Madam Speaker, I am pleased to take part in the debate at second reading of Bill C-72, an act to amend the Income Tax Act and to implement various measures announced in the 1998 Liberal budget.
Members will remember—and I will be pleased to remind it to those who do not—that, in 1998, when the Minister of Finance tabled his budget, we strongly criticized it. We particularly condemned the unfairness and the injustices contained in that budget, such as the fact that the Liberal government was using funds—and I am referring to the employment insurance fund—that belonged to workers and employers to finance inadequate measures, given what the Minister of Finance could do, in 1998 and this year, to help improve the well-being of Quebec and Canadian taxpayers.
That basic criticism still applies. What we had against the 1998 budget still holds true today.
At the same time, the Bloc Quebecois said there were certain measures in the budget that represented an improvement, given the unfairness and flaws of the tax system. Some of the measures announced in the 1998 budget had been promoted by the Bloc Quebecois since the 1993 election.
The bill to implement the 1998 budget, namely Bill C-72, which is before us today, does provide measures that are improvements. Take for example the $500 increase for the personal tax credit, the reduction in the personal income surtax, the home buyers plan, the RRAP for the disabled, and the tax credit for interest on student loans.

====

_Tasks:_
• 1. Answer these about the speech on Bill C-72:
(a) Which fund does the speaker say the Liberal government used to finance its measures?
(b) Since which election had the Bloc Quebecois promoted some of the 1998 budget measures?
(c) How large an increase to the personal tax credit does the bill provide?
• 2. Please continue the speech on Bill C-72 from where it stops.

_Records:_
====

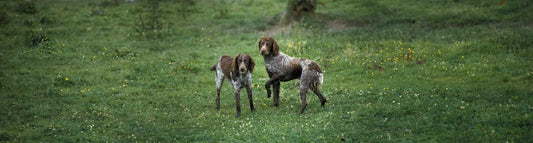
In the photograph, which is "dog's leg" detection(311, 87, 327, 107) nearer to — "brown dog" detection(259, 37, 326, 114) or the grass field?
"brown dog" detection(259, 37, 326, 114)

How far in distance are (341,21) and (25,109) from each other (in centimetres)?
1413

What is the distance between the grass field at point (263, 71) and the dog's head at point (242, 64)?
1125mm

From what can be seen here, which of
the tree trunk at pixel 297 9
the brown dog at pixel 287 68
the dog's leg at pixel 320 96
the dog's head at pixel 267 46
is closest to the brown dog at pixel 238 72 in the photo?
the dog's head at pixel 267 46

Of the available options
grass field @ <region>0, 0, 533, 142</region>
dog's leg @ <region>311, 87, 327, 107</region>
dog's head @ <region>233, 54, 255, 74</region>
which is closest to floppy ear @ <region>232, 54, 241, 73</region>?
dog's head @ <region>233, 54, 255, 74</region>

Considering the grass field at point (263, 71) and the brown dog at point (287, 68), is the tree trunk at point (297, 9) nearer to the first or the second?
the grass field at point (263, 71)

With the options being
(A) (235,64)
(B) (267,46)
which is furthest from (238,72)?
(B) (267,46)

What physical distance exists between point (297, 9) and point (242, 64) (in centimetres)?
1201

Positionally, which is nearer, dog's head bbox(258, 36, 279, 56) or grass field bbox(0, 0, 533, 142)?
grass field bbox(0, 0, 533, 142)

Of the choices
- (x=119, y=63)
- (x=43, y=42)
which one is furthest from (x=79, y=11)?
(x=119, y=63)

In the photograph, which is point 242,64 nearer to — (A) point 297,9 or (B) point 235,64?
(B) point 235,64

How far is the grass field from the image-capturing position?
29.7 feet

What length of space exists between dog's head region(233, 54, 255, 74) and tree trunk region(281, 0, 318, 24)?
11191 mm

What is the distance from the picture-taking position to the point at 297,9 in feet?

====

_Responses:_
• 1.
(a) The employment insurance fund.
(b) The 1993 election.
(c) $500.

• 2.
This was one of the first measures the Bloc Quebecois proposed to the government as a way to help students in a general reform of personal income tax. It has taken some time coming, but at least the government is vindicating the Bloc Quebecois.
There are also measures such as the educational tax credit and the child care deductions available to eligible part time students. We also encouraged this sort of measure, and it appeared in the 1998 budget.
The Bloc Quebecois also advocated deductions for child care costs in general terms. Although in Quebec, with its government's excellent policy on $5 daycare, the importance of the deduction will decrease. But Quebeckers and Canadians still currently benefit from this measure.
On the maximum $1,000 deduction for volunteer firefighters, we supported this measure following representations by volunteer fire brigades.
On the subject of raising the ceiling on investment in labour sponsored venture capital firms from $3,500 to $5,000, we would have had a hard time opposing it.
Let us render unto Caesar what is Caesar's. The Bloc Quebecois had proposed these measures as a step in the right direction. In general terms, however, and I will provide reasons later in my remarks, we found that the Minister of Finance did not do his job well and could have done a lot better had he not so brazenly hidden since 1994 the true picture of public finances and especially the operations surplus he could have used on measures much more consistent than these.
Nevertheless, these little measures following one after the other were positive and, in our opinion, remain so and therefore we are a little hard pressed to reject the whole thing saying it is a matter of the past, should be set aside, with the result that taxpayers who should be benefiting cannot.
We are not completely comfortable with the amendment moved by the Reform Party, which reads as follows:
this House declines to give second reading to Bill C-72... since the principle of the bill fails to address the federal tax system to end discrimination against single income families with children.
We agree with the Reform Party with respect to the content, but not with respect to the political approach they wish to take.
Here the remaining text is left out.